So things have moved forward and I've made a few submissions. Things have gone okay, but i'm looking for ... more.
It took the best part of a week to generate the data, though i didn't use suffix arrays. i transformed each cat scan image in to a series of images constructed of averages. first image was 1 byte that was an average of the whole thing. then the next 4 were for each quadrant. repeat in this manner till you have the level of detail you want. The point is, once it is sorted that level is done. So data might look something like this.
Image# 1 2 3 4 5 6 7 8
----------------------------------Data below here
sort this --> 4 2 1 1 0 2 1 4 <--- most significant byte (average of the whole image)
then this -> 4 1 1 2 3 4 5 6 <---- next most significant byte (top left quadrant average)
then this -> 0 2 1 0 0 0 0 2 <---- etc
I broke each image in to lots of little pieces, and each of those pieces got sorted in to 1 gigantic index using the method above. Once I had that data I built 3 different values for the grid elements, index location, average of the cancer content in nearby indexed cells (excluding gid segments from the same person) and finally how far away the nearest grid of the same position is (left and right on the indexed sort). This one is supposed to give me an idea of how out of place the index is. you would think that similar images would cluster and anomalies would be indicative of something special.

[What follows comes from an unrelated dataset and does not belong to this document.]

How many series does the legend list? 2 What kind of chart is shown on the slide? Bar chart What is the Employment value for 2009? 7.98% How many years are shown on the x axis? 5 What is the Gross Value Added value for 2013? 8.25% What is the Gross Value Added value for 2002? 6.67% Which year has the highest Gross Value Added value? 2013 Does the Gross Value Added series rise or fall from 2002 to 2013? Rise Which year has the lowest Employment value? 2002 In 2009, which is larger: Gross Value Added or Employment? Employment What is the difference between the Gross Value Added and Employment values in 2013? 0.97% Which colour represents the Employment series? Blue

On the last method, I'm not certain the data sample size is large enough for that (or self-similar enough). It might be but without a visual way check it out (i haven't written one) it can be hard to be certain. its the sort of thing i would expect to work real well with maps, I just don't know about body features. I do this to try and solve the simple problem, I know that there is cancer in the patient I just don't know which slice/grid part its in. I would argue that's the real challenge for this contest. (more on that later)
Once I have these statistics I build a few others that relevant to the whole image and then take all the grid data ad the few other statistics and try to make a cancer / no cancer prediction for each image. ... again tons of false positives since each image is one part of the whole and cancer may only be on 1 cat scan.
Once I have the results (using a new form of my GBM) I take the 9 fold cross validation resuilt of the train data and the results from test data and send it all in to another GBM. This one takes the whole body (the slices have been organized in order by a label) an produces a uniform 1024 slices broken out by percentage (i take the results from the nearest image, that becomes my feature for that percentage location.) then i build 512, 256,128... down to 1 . these features dont use the nearest but average of the 2, 4, 8.. etc elements that went in to the 1024. I send all that data in to a GBM, get predictions and ... bob's your uncle.
The accuracy... is okay. the problem i've had is bias is super easy to introduce. local testing puts the results at around .55 log loss. but my submissions were more in the .6 neighborhood. which makes me think that: 1, i got nothing special and 2, all the false positives are screwing things up. Btw, getting to that point took over 3 weeks beginning to end, with many long hours of my computer doing things. I ahve since i started radically improved the speed of the whole process and can probably get from beginning to end in about 2-3 days now. so that's good. The biggest/most important improvement of late was threading the tree generation internal to the tree itself. I've had the trees themselves be threaded for years, but never bothered to thread out the node work. it is now and it really helps make as much use of the cpu as I can. That change if nothing else will be great for the future.
So lets talk about false positives real quick and knowing exactly which slice of cat scan image has the cancer in it. I think most people make a 3d model and handle the data as a whole (getting rid of the problem) that may be my solution. that is essentially what i did with 2nd level of the GBM. I was trying to solve the problem in an image by image way previously but i think there is just to much noise unless i add some insight that is missing. So with regards to that there is maybe 1 possible way to add some insight. consider this
No Cancer Cancer
if each 0 or 1 is a whole image the trick is to realize that 7 and 9 are unique to the cancer side. but how do you get to that point? right now i take all the numbers by themselves and say cancer on no cancer. so 0 has a percentage chance.. etc. Even this is a simplification because i dont have a clear picture of "3" or "2" it might actually just be a special pattern of 1s and 0s (that is to say it all looks normal and the particular oddness of the slices in the order they show is what makes ID as cancer).
So I'm noodling on this a little to see if I can find a good way to get the insight. if I can get the image analysis to indicate 3 or 2 is present. i'm in there, but more likely I'll make data out of the whole and rethink how to make the predictions there by adding more data to each prediction but removing the false positives.